На внешне безмятежном фоне полнейшей социальной апатии населения, абсолютного отсутствия артикулированной политической оппозиции, сервильности и самоцензуры СМИ в стране нарастает глубокий политический кризис. И, как это стало уже привычным в новейшей российской истории, он снова носит исключительно верхушечный характер. Три источника, три составные части путинизма — «семейные», лубянские и собчаковские — вступили в решающую схватку, вырывая друг у друга жирные куски властесобственности.

Еще башмаков износить не успели, в которых на инаугурацию Путина шли, а как уже незавидна участь проигравших. Здесь нет места сантиментам и благодарности за оказанные услуги. «Да, воровал я, воровал деньги «Аэрофлота», но ведь тратил их на избирательную кампанию Путина», — отчаянно и обнаженно искренне кричит из американского далека новоиспеченный политэмигрант, тираноборец и правозащитник Борис Березовский, остро ощущая занесенную над ним дубину-ледоруб, ту самую, которая, по меткому замечанию г-на президента, «бьет только один раз, но по голове».

Конфликт трех группировок, объединившихся памятной осенью 1999 года в проекте «Наследник», был неизбежен. Слишком разные цели преследовали в совместной операции эти временные союзники. «Семье» нужно было любой ценой остановить казавшийся неизбежным приход к власти конкурирующего клана, грозивший им потерей не только собственности, но и личной свободы. Чекисты грезили о реванше спецслужб, а «либералы» — о железной руке, которая поведет наконец Россию по пути рыночных реформ.

Данные контуров:
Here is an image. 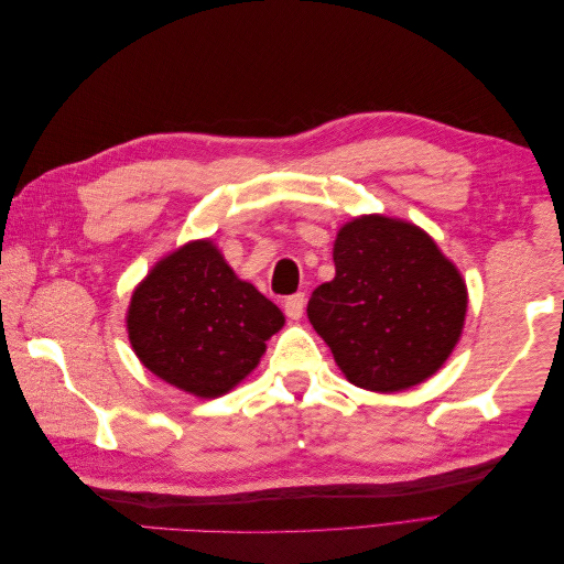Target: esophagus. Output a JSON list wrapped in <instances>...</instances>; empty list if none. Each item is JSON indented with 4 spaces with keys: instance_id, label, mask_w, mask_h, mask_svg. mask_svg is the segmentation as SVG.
I'll list each match as a JSON object with an SVG mask.
<instances>
[{
    "instance_id": "34e87169",
    "label": "esophagus",
    "mask_w": 564,
    "mask_h": 564,
    "mask_svg": "<svg viewBox=\"0 0 564 564\" xmlns=\"http://www.w3.org/2000/svg\"><path fill=\"white\" fill-rule=\"evenodd\" d=\"M303 311H305V294H292V296L284 299V313H286V317L299 319L303 315Z\"/></svg>"
}]
</instances>
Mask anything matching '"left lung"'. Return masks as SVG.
Returning a JSON list of instances; mask_svg holds the SVG:
<instances>
[{"instance_id":"obj_1","label":"left lung","mask_w":564,"mask_h":564,"mask_svg":"<svg viewBox=\"0 0 564 564\" xmlns=\"http://www.w3.org/2000/svg\"><path fill=\"white\" fill-rule=\"evenodd\" d=\"M336 278L308 301V319L348 381L377 392L435 373L464 329L466 284L416 226L355 218L334 245Z\"/></svg>"}]
</instances>
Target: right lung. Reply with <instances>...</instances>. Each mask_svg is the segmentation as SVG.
<instances>
[{
    "label": "right lung",
    "mask_w": 564,
    "mask_h": 564,
    "mask_svg": "<svg viewBox=\"0 0 564 564\" xmlns=\"http://www.w3.org/2000/svg\"><path fill=\"white\" fill-rule=\"evenodd\" d=\"M127 324L152 373L197 398H218L259 365L284 315L237 280L212 242H191L135 289Z\"/></svg>",
    "instance_id": "obj_1"
}]
</instances>
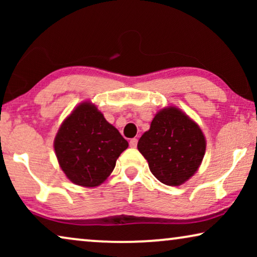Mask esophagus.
Wrapping results in <instances>:
<instances>
[{"instance_id": "1", "label": "esophagus", "mask_w": 257, "mask_h": 257, "mask_svg": "<svg viewBox=\"0 0 257 257\" xmlns=\"http://www.w3.org/2000/svg\"><path fill=\"white\" fill-rule=\"evenodd\" d=\"M137 144H138V139H137V138H133V139L130 140V146H131V147H136Z\"/></svg>"}]
</instances>
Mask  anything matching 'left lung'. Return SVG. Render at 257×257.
<instances>
[{"instance_id": "8db88e82", "label": "left lung", "mask_w": 257, "mask_h": 257, "mask_svg": "<svg viewBox=\"0 0 257 257\" xmlns=\"http://www.w3.org/2000/svg\"><path fill=\"white\" fill-rule=\"evenodd\" d=\"M138 150L160 182L180 186L193 177L206 152L205 136L196 122L175 106L154 115Z\"/></svg>"}]
</instances>
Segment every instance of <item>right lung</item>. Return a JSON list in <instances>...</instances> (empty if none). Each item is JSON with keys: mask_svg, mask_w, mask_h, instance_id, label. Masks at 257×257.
<instances>
[{"mask_svg": "<svg viewBox=\"0 0 257 257\" xmlns=\"http://www.w3.org/2000/svg\"><path fill=\"white\" fill-rule=\"evenodd\" d=\"M54 147L59 166L70 181L96 187L112 173L128 143L96 105L84 101L62 122Z\"/></svg>", "mask_w": 257, "mask_h": 257, "instance_id": "1", "label": "right lung"}]
</instances>
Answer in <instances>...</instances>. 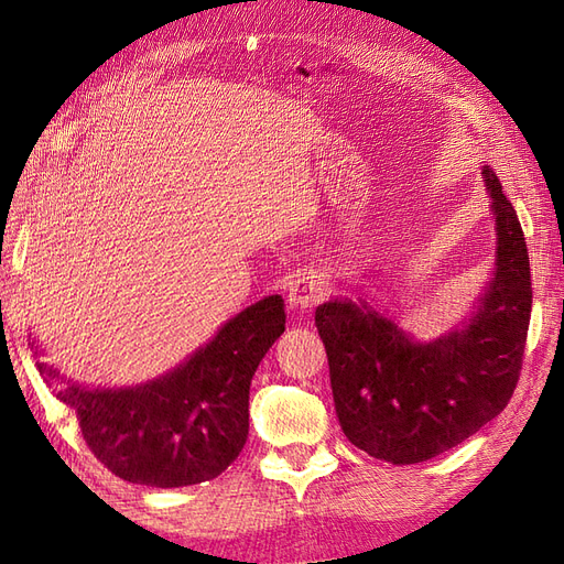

_СПИСОК ЗАДАНИЙ_:
• 1. Ответьте на вопросы по тексту о политическом кризисе:
(a) Какие три группировки названы составными частями путинизма?
(b) Чьи деньги, по словам Березовского, он воровал?
(c) Когда три группировки объединились в проекте «Наследник»?
• 2. Пожалуйста, продолжите текст о политическом кризисе, начиная сразу после его последнего предложения.

_ОТВЕТЫ К УПРАЖНЕНИЮ_:
• 1.
(a) «Семейные», лубянские и собчаковские.
(b) Деньги «Аэрофлота».
(c) Осенью 1999 года.

• 2.
Путин не принадлежал к ядру ни одного из этих кланов, находясь в разные периоды своей карьеры на периферии каждого из них. Подполковник КГБ, чиновник второго плана сначала в мэрии Собчака, затем в администрации президента Ельцина, Владимир Путин не мог стать ни лидером, ни идеологом ни одной из этих групп. Он оказался как бы наименьшим общим знаменателем их разнородных устремлений. Каждая из них подходит к нему сугубо инструментально, рассматривая его как орудие достижения своих корпоративных целей.

Выполнять роль арбитра, удерживающего равновесие соперничающих в его окружении кланов, Путину затруднительно в силу отсутствия достаточного политического и властного опыта. Скорее он останется более или менее пассивным наблюдателем решающей схватки властных группировок, в которой то общее, что их объединяло, будет стремительно исчезать.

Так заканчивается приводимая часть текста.